Constructed between 1888 and 1897, the original structure of the Library of Congress, the Jefferson Building at Independence Avenue and First Street, S.E., was designed by John L. Smithmeyer and Paul J. Pelz. Vaults throughout the Great Hall are covered by mosaics installed by German Americans. The national and state shields in the eight stained-glass windows above the Main Reading Room were created by Hermann Schladermundt; other mosaic panels are by Frederick Dielman.

The Lutheran Church of the Reformation at 212 East Capitol Street, N.E., was organized in 1869 and combined in 1939 with the old St. John’s German Lutheran Church of southwest Washington, D.C.

The German-American Building Association had its headquarters at 3rd Street and Independence Avenue, S.E. The name is still carved in stone over the entrance.

Eastern Market, an operating farmers’ market at 7th Street and North Carolina Avenue, S.E., on Capitol Hill, was built in 1873 by Adolf Cluss.

St. Joseph’s Catholic Church was built by a German congregation in 1868 at 313 2nd Street, N.E., two blocks north of the U.S. Supreme Court. In the vestibule are plaques commemorating the first German and Swiss-German pastors—Bernardine Florence Wiget, S.J., Johann Baptiste Kanzleiter, S.J., John P. M. Schleuter, SJ., and Valentine Florence Schmitt.

The U.S. Government Printing Office building at the corner of North Capitol and G Streets, N.W., was built by Cluss in 1896.

Other Locations

Caldwell Hall, the original building of The Catholic University of America, was designed by Cluss. This Romanesque stone structure on Harewood Road near Michigan Avenue and 4th Street, N.E., was built in 1888.

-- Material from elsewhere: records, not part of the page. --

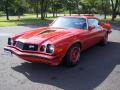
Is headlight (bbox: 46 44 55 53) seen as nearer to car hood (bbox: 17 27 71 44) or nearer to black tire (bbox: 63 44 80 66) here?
car hood (bbox: 17 27 71 44)

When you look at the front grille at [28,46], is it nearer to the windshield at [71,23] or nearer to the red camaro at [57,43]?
the red camaro at [57,43]

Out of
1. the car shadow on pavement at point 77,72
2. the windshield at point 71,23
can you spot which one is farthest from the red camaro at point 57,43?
the car shadow on pavement at point 77,72

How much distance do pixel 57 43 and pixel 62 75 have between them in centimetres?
82

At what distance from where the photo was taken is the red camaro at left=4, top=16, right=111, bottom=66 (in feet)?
17.8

The National Zoological Park at Connecticut Avenue and Hawthorne Street, N.W., features the sculpture The Giant Anteater by E. F. Springweiler (1938) at the Small Mammals Building and Wrestling Bears by Heinz Warneke (1935) at the main restaurant.

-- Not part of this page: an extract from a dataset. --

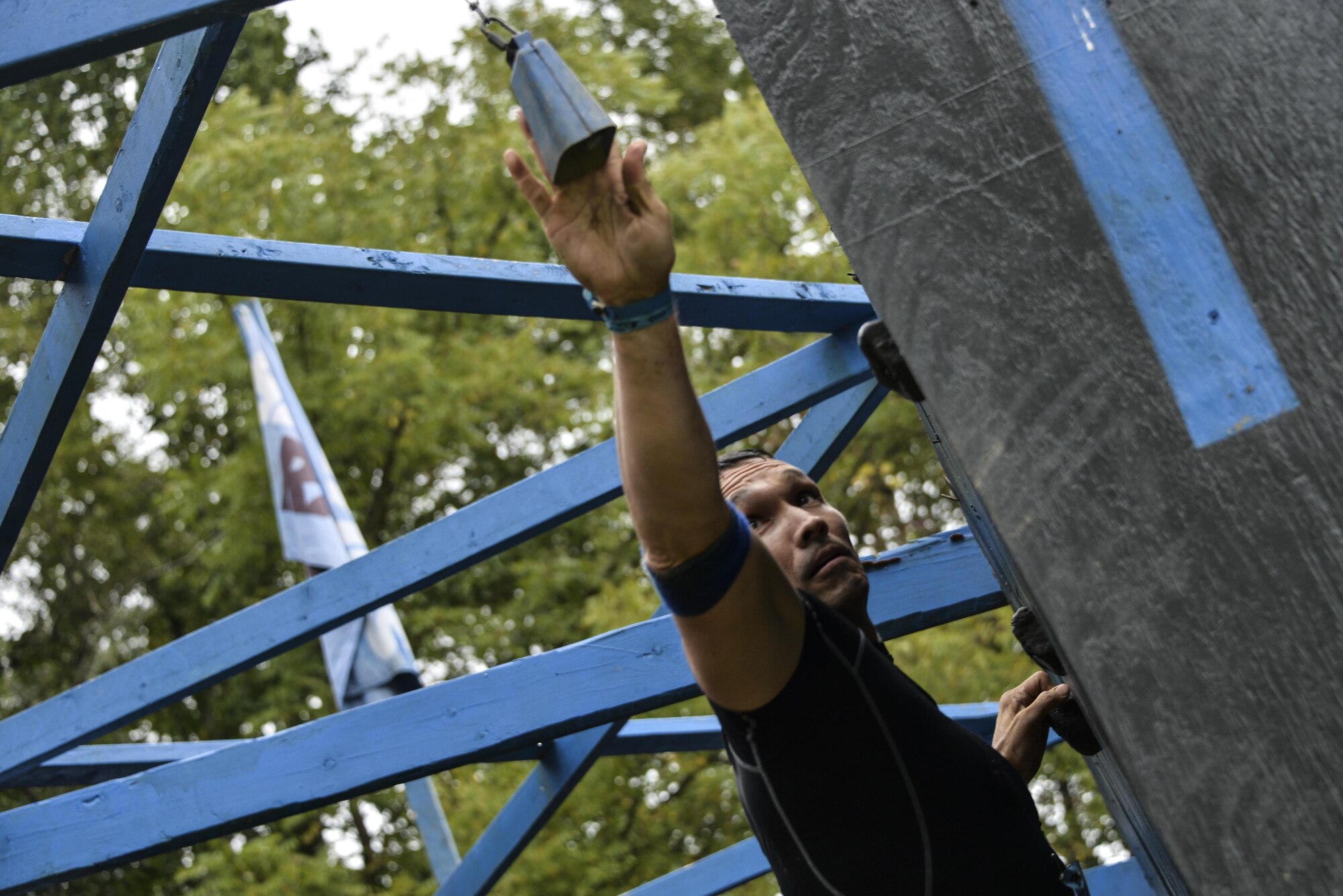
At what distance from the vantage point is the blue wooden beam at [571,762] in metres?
3.95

Dedicated in 1985, The German-American Tricentennial Alcove in the Holly-Magnolia area of the National Arboretum at 3501 New York Avenue, N.E., contains a replica of the bench favored by Friedrich Schinkel, the great 19th century architect of Berlin.

Part of the Washington Arsenal, today Fort Lesley J. McNair, in southwest Washington, D.C., was remodeled in 1869 by Cluss.

A building still in use today at the Washington Navy Yard in southeast Washington was built by Cluss.

Knobloch Hall on the grounds of the German Orphan Home in Upper Marlboro, Maryland, is used by the Washington Sängerbund as the site of its concerts and Oktoberfeste and as the site of the Heimatabende of the Schuhplattler- und Gebirgstrachtenverein "Washingtonia."

Sculptures by Adolph A. Weinman (1870–1952)

Sculpture showing The Drafting of the Declaration of Independence on the pediment of the Jefferson Memorial (1943).

Sculpture depicting Destiny on the north pediment of the National Archives (1935).

Sculpture of three allegorical figures and other relief sculptures at the Old Post Office Building, 12th Street and Pennsylvania Avenue, N.W. (1934).

Oscar S. Strauss Memorial Fountain, 14th Street between Constitution and Pennsylvania Avenues (1947).

Sphinxes in front of Scottish Rite Freemason’s Temple at 16th and S Streets, N.W.

Note: Most of the material in this article was taken from A German-American Sites Tour of Washington, D.C., by Nancy Pierce (1991). The help of Eda Offutt and Jean Crabill is also greatly appreciated.